## TEXTO:

::::::::

Nas últimas décadas, a agricultura brasileira conseguiu, ao mesmo tempo, multiplicar a oferta interna de alimentos e dar suporte à arrancada das exportações, exigindo proporcionalmente menos terra para realizar esse esforço produtivo. O vigoroso desempenho do agronegócio, mesmo na fase mais crítica da crise financeira mundial, em 2008, contribuiu para colocar o Brasil em posição de destaque em vários mercados, assegurando a primeira colocação do país no comércio mundial de etanol e açúcar, carne bovina e frango, além de consolidar sua posição de liderança nos setores de café e suco de laranja. O agronegócio brasileiro tornou-se ainda importante competidor nos setores de madeira, papel e celulose, frutas tropicais e carne suína.

::::::::

## LISTAGEM FORNECIDA:
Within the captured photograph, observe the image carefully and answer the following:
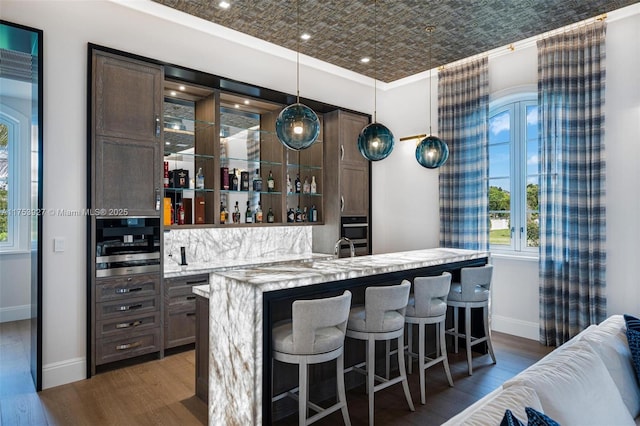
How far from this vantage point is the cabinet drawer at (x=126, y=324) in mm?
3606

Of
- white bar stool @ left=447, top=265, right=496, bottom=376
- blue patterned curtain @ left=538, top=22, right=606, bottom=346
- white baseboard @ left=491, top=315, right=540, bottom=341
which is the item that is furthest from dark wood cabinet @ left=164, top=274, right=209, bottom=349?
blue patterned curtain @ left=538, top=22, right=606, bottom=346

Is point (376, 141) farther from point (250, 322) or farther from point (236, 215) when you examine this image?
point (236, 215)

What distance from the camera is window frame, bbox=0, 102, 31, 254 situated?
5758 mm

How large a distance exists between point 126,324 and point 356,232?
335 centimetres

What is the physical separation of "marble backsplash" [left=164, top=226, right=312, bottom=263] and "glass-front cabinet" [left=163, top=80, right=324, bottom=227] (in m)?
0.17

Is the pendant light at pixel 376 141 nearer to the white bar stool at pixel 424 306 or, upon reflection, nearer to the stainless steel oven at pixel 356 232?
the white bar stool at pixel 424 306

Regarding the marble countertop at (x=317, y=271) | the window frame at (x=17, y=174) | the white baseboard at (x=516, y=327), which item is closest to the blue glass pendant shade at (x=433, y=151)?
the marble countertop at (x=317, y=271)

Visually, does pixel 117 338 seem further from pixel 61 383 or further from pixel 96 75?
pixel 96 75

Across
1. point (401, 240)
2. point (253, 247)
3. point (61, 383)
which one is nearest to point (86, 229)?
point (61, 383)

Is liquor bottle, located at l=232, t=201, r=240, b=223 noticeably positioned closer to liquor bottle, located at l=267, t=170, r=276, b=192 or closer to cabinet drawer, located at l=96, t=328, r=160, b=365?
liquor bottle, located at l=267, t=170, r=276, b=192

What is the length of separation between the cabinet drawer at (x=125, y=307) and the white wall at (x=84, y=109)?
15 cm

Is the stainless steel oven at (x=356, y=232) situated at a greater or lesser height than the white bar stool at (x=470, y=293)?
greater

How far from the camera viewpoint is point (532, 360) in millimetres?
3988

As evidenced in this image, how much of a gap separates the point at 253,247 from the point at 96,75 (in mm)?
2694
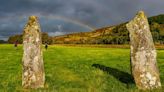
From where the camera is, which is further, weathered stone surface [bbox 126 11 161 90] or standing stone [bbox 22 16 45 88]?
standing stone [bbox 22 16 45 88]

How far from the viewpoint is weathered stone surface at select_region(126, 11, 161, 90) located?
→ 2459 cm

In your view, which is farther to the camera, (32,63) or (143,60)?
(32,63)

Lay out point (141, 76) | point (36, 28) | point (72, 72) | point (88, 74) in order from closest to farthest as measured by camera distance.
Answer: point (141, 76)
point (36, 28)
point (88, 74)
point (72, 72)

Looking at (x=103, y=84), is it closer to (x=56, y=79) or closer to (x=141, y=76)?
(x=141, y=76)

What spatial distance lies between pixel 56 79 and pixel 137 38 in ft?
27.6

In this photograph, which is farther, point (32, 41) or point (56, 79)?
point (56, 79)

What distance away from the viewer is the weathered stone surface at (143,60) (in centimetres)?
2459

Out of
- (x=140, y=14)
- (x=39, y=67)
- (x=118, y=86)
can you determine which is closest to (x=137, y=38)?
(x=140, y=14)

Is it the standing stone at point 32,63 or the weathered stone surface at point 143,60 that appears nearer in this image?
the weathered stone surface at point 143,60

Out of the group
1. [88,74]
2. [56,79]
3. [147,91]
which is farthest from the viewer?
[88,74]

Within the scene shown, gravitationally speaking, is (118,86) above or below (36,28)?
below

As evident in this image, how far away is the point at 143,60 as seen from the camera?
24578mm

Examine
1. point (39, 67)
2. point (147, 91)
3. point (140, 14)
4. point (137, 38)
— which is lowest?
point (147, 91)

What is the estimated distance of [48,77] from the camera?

::::::::

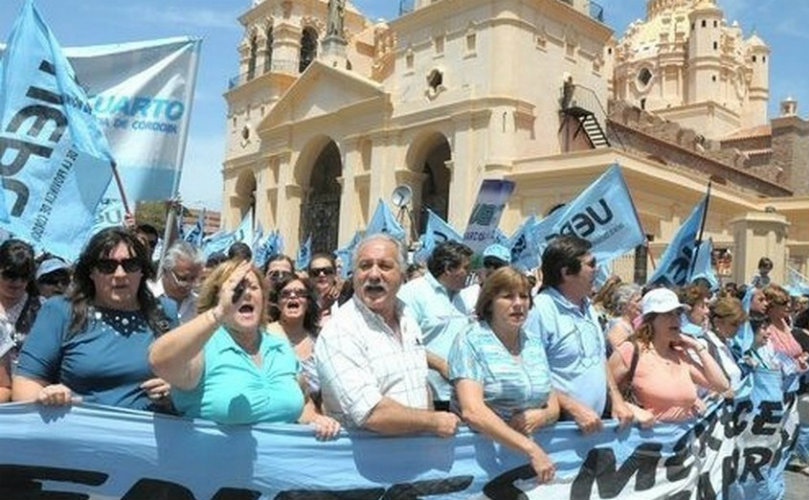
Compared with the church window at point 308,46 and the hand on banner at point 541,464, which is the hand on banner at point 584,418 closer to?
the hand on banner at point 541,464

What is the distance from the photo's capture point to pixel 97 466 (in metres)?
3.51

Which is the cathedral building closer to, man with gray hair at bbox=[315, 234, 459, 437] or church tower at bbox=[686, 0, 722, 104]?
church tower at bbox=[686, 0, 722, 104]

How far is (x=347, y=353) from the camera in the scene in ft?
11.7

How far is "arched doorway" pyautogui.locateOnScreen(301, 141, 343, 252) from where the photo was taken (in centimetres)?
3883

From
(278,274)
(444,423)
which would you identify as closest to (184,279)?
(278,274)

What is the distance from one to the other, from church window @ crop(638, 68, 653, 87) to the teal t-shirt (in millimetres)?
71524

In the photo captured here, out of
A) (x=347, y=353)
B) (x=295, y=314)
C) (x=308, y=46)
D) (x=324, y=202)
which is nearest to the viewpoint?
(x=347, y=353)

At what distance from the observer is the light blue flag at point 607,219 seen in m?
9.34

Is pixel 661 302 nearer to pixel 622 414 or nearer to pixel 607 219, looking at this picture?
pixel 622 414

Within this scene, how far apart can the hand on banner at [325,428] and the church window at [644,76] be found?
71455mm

::::::::

## PROBLEMA PROPOSTO A:
Responda, com base no texto sobre o agronegócio brasileiro:
(i) Em que ano ocorreu a fase mais crítica da crise financeira mundial citada?
(ii) Em quais setores o Brasil consolidou sua posição de liderança?
(iii) Além de multiplicar a oferta interna de alimentos, a que a agricultura brasileira deu suporte?
## PROBLEMA PROPOSTO B:
Retome o texto sobre o agronegócio brasileiro a partir da última frase apresentada, dando-lhe continuidade.

## RESULTADO DO EXERCÍCIO A:
(i) Em 2008.
(ii) Nos setores de café e suco de laranja.
(iii) À arrancada das exportações.

## RESULTADO DO EXERCÍCIO B:
Se os números são grandes, a lista de queixas dos produtores não é menor. O presidente da Sociedade Rural Brasileira (SRB), Cesário Ramalho da Silva, destaca a falta de infraestrutura, de um seguro ao produtor e o câmbio, que leva os brasileiros a exportar mais e a receber menos. A SRB está completando 90 anos de atividades em 2009.
No ranking mundial da produção de grãos, de acordo com a Companhia Nacional de Abastecimento (Conab), o Brasil detém participação de 27% na soja, de 34% no café e de 35% na cana-de-açúcar, respondendo ainda por 18% da produção global de feijão. Quando se toma como referência o comércio mundial de produtos agrícolas, o país se destaca novamente, ao assumir fatias de 36% nas exportações totais de soja em grão, 23% para o farelo e 16% em óleo de soja. Pouco mais de 30% das trocas internacionais do café estão sob controle brasileiro, que ainda responde por quase 9% das transações com milho.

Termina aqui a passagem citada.